Uncovering the essential factors for choosing which tests to automate effectively
Acquiring the necessary data for informed decision-making
Developing a universal method based on principles to assess whether a test should be automated or not.

To assist in our decision-making process, we can use the table below which outlines several key factors that should be taken into account when considering whether a given scenario or test should be automated. Each column represents a unique aspect that can help guide our decision, including factors such as complexity, impact, and historical data.

By using this table as a reference, we can be sure that we are taking a well-informed and objective approach to our testing process.

G for “Gut Feeling”

As you write your scenario or test case, you may feel a bit like a psychic, relying on your “gut feeling” to determine whether it should be automated or not. Don’t worry, we’ve all been there. But let’s face it, our gut feeling can sometimes be a little too trusting. I mean, have you ever had a gut feeling that you left your stove on, only to come back and find it wasn’t even turned on in the first place? Yeah, me neither.

Anyway, relying solely on our gut feeling can lead to a dangerous path of automating every test case, even the ones that shouldn’t be automated. It’s like trying to fit a square peg into a round hole. Sure, it might work, but it’s not the most efficient or effective way of doing things.

That’s why we need to look at other factors to determine if a test case should be automated or not. By doing so, we can optimize our efforts and focus on the tests that truly matter. So let’s put our psychic abilities aside and use some other factors to make the best decisions for our automation testing strategy.

U for Usage

This factor revolves around the frequency of usage by customers. At our organization, we can leverage Mixpanel to analyze the volume of events and compare them to previously identified functionalities to determine if usage is high or not.

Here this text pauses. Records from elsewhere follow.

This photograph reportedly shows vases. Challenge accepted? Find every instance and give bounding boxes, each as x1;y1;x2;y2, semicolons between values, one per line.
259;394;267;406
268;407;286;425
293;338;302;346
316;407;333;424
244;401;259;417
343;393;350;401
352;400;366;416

Additionally, we can gather feedback from our Customer Success teams or explore relevant dashboards to gain insights into the usage of these features.

However, if the feature or functionality being tested is relatively new and doesn’t have any production data yet, we can turn to our Product Owners for input. They can provide insights on the potential usage based on their product research and the frequency at which customers have requested the feature.

I for Impact

One important factor to consider when determining if a feature or functionality is important is its impact on our customers. For instance, if a user is unable to log in or access their data, it can greatly affect their overall experience with our app. Even if we don’t have any data to support this, it’s crucial to keep in mind the impact on our customers and prioritize testing accordingly. After all, happy customers are what keep our business going!

C for Complexity

When deciding whether to automate a test, it is crucial to consider the complexity of implementation. However, it is important to note that this factor alone should not be the sole determining factor. Other factors, such as the frequency of use and potential impact on customers, must also be taken into account to ensure that the tests being automated align with business goals and objectives. For instance, although liking a post may be simpler to implement than creating a post, if the liking feature breaks, it may not cause panic among users as they can still perform other crucial tasks such as reading, editing, or commenting on posts. Nonetheless, it is essential to evaluate the overall significance of each feature and functionality before deciding whether to automate or not.

H for History

This is a crucial factor that requires concrete data. The historical data of a feature, in terms of the number of bugs reported, is what we refer to as its history. In the case of a new feature that lacks any historical data on bugs or failures, we can examine a similar or related feature to get an idea of what to expect. However, if no related data is available, we must ensure that we cover the feature with either automated or manual testing, or both, as ignoring it could have dire consequences. In the absence of any historical data, we can assign a score of 0 for this factor. In our case, we have these bug statistics that we are monitoring that show volume by bug index per component

To help us make more informed decisions, we can assign a score to each factor or category, except for the subjective “gut feeling” factor. A scale of 0 to 10 would suffice, as it is both substantial and easy to interpret.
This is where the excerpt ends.